Independent status is less likely if the activities of the
agent are performed wholly or almost wholly on behalf of only
one enterprise over the lifetime of the business or a long
period of time."
Under Japanese domestic tax law there is no distinction between
an agent of independent status and an independent agent. The
Japan Securities Investment Advisors Association issued guidance
to its members in April 2002 based on confirmations it had
received from the NTA. That guidance says that where there
is discretionary asset management with a Japanese advisory
company, under which the advisor has and habitually concludes
contracts on behalf of a non-resident, the asset manager in
Japan is a PE of the non-resident. Although not part of the
guidance given, this would not be the position where the primary
asset management contract is with an offshore entity, and
the asset manager in Japan is acting in a sub-advisory capacity,
provided the offshore advisor is an advisor of substance.
The guidance note goes on to say that there will not be a
Japanese PE, and therefore Japanese taxation of the non-resident,
where a double taxation treaty applies, and the agent is of
independent status acting in the normal course of business.

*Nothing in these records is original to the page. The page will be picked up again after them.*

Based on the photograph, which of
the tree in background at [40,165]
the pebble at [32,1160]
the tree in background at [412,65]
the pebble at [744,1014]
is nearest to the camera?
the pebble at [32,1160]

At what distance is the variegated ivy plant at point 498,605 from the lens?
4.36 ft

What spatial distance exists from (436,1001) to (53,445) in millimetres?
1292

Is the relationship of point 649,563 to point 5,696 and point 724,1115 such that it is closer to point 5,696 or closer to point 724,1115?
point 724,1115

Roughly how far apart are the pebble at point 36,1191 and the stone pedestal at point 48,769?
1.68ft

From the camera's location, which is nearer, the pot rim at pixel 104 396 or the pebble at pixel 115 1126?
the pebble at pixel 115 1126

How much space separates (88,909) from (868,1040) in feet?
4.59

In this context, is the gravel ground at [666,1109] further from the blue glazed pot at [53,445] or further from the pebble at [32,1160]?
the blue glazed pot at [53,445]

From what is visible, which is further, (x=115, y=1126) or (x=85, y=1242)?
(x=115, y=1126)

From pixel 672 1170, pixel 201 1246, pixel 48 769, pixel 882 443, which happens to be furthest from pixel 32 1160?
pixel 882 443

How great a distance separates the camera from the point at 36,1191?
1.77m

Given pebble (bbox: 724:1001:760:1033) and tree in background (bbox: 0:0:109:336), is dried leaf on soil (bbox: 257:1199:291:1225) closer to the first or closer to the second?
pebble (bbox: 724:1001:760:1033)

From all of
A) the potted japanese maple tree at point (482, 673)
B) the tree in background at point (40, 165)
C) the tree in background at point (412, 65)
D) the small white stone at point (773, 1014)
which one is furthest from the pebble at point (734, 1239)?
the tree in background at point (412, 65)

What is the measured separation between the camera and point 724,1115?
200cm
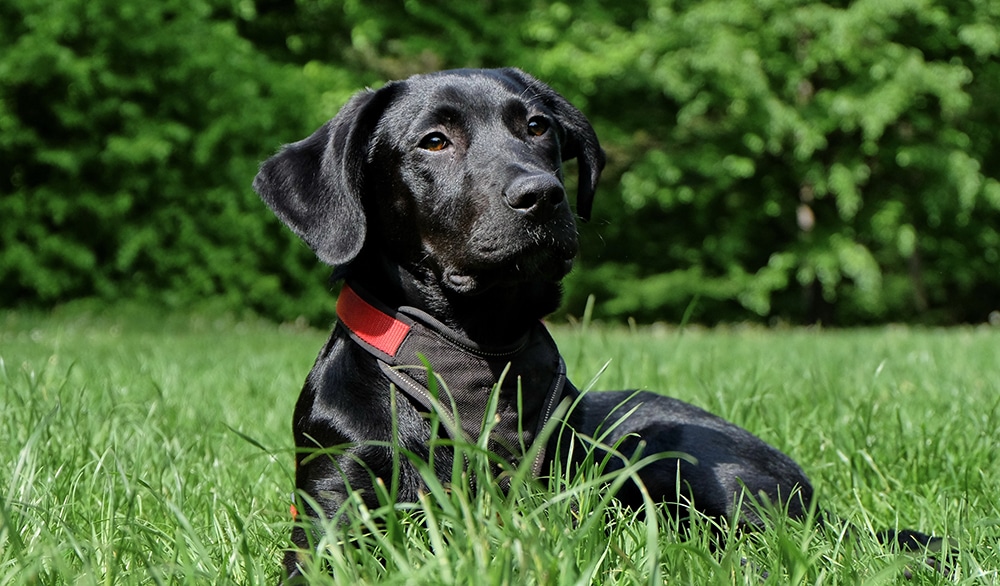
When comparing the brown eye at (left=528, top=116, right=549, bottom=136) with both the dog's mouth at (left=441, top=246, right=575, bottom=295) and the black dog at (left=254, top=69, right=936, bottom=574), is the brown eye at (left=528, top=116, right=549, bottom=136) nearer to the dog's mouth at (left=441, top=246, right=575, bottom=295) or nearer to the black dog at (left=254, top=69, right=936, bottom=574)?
the black dog at (left=254, top=69, right=936, bottom=574)

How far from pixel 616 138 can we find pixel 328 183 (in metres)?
13.7

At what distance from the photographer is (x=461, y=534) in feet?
5.33

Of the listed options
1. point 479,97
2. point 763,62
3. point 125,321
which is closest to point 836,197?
point 763,62

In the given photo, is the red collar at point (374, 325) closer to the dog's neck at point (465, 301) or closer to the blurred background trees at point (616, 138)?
the dog's neck at point (465, 301)

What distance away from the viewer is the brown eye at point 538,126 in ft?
9.33

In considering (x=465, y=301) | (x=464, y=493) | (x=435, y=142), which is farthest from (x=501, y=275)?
(x=464, y=493)

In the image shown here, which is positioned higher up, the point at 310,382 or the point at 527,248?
the point at 527,248

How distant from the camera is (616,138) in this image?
1588 centimetres

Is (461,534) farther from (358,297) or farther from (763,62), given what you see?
(763,62)

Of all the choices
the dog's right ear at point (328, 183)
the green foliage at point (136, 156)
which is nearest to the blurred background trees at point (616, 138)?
the green foliage at point (136, 156)

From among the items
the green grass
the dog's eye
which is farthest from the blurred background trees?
the dog's eye

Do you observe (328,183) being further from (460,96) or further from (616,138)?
(616,138)

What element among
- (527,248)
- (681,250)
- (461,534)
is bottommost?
(681,250)

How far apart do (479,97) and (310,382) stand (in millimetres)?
917
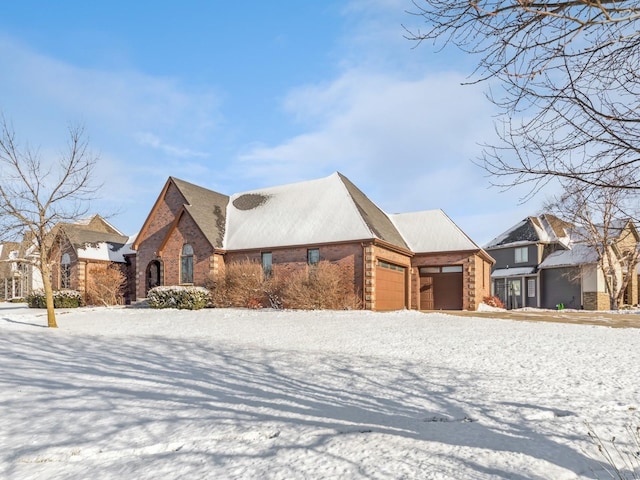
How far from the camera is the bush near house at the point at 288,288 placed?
20.0 metres

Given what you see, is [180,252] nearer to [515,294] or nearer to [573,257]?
[515,294]

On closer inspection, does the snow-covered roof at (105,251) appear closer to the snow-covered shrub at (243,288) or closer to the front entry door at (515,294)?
the snow-covered shrub at (243,288)

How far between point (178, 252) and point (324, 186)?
30.0ft

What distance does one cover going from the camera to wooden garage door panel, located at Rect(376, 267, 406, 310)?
21.6 meters

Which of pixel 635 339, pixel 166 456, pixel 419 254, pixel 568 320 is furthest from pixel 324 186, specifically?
pixel 166 456

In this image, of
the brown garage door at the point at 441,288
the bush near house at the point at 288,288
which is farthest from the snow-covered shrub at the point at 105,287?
the brown garage door at the point at 441,288

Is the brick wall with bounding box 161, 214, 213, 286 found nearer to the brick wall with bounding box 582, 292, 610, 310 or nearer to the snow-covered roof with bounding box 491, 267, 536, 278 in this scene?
the snow-covered roof with bounding box 491, 267, 536, 278

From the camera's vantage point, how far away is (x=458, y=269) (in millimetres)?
24453

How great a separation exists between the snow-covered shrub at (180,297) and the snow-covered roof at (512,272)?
77.2 feet

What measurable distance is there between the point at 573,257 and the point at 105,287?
3159 centimetres

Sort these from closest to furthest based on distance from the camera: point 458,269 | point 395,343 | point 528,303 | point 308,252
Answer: point 395,343, point 308,252, point 458,269, point 528,303

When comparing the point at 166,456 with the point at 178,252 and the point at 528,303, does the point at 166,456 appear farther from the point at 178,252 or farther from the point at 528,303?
the point at 528,303

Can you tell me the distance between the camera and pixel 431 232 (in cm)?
2611

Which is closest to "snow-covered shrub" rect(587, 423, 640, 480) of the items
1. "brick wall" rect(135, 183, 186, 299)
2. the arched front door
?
"brick wall" rect(135, 183, 186, 299)
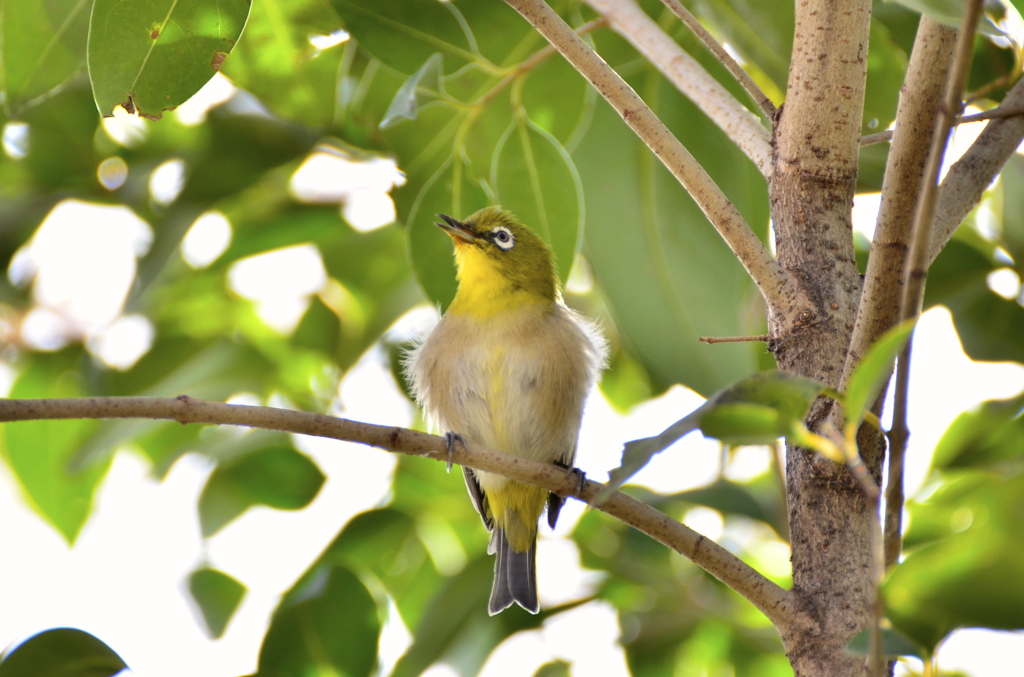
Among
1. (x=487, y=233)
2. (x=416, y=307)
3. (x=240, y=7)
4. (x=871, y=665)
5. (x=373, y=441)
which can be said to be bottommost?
(x=871, y=665)

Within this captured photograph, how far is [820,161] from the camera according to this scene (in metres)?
2.08

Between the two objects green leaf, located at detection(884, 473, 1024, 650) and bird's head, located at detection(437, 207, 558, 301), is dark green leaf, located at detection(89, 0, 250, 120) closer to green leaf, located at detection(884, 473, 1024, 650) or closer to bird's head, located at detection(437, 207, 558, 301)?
green leaf, located at detection(884, 473, 1024, 650)

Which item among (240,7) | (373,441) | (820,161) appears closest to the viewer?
(373,441)

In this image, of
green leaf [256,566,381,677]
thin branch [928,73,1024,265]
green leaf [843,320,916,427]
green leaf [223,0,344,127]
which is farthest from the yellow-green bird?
green leaf [843,320,916,427]

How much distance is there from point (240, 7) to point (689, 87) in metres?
1.10

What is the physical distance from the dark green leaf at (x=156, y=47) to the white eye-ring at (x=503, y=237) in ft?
7.85

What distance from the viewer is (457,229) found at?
3.94 meters

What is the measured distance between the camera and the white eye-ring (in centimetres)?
463

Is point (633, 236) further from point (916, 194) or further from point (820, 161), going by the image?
point (916, 194)

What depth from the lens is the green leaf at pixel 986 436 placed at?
3.40m

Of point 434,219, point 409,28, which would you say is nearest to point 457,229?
point 434,219

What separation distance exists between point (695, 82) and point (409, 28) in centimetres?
113

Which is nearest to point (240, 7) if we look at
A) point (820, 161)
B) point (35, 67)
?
point (35, 67)

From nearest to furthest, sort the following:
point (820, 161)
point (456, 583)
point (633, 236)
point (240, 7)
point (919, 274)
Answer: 1. point (919, 274)
2. point (820, 161)
3. point (240, 7)
4. point (633, 236)
5. point (456, 583)
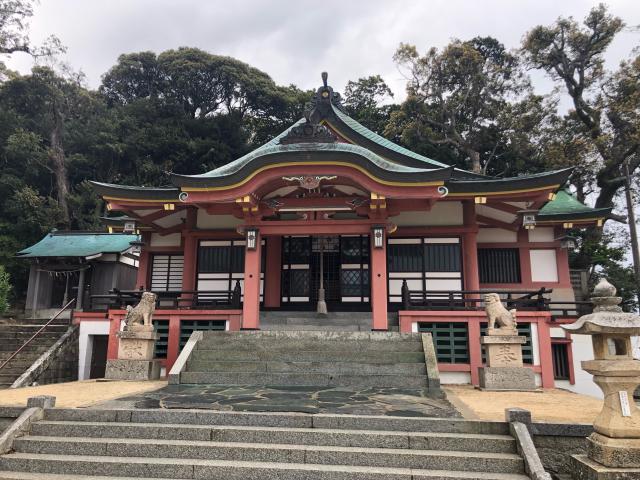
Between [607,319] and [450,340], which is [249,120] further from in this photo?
[607,319]

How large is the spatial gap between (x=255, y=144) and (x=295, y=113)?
4958 millimetres

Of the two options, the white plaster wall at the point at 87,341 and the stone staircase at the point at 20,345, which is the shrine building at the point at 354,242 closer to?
the white plaster wall at the point at 87,341

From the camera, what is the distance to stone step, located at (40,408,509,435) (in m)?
5.79

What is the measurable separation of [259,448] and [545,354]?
27.5ft

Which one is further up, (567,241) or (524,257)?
(567,241)

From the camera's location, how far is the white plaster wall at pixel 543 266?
49.2ft

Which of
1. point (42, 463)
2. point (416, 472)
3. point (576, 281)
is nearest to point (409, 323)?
point (416, 472)

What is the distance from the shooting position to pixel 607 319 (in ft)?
16.7

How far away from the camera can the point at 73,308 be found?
22109 millimetres

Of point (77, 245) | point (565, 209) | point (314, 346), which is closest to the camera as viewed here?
point (314, 346)

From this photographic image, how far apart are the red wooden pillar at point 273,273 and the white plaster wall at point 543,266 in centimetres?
842

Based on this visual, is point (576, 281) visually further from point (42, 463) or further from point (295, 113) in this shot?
point (295, 113)

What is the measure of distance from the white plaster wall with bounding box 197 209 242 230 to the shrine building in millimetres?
47

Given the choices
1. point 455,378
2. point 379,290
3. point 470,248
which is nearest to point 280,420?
point 379,290
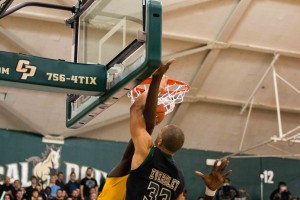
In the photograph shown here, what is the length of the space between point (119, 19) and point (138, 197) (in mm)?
1734

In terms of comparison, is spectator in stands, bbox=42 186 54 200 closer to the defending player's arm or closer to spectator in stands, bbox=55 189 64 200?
spectator in stands, bbox=55 189 64 200

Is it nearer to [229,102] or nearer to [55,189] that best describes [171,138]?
[55,189]

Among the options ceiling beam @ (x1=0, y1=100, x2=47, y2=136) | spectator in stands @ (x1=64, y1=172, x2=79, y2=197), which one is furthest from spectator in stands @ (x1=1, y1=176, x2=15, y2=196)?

This means, of course, that in the case of a non-treaty protected
principal, even an independent agent will be a taxable PE
of that principal. In practice this last point does not appear
to have been taken up by the tax authorities as an audit issue
in the case of independent agents.
Times have moved on since the famous words spoken by Benjamin
Franklin, it seems now that the desire to increase the tax
take seems all that is certain about taxation in Japan.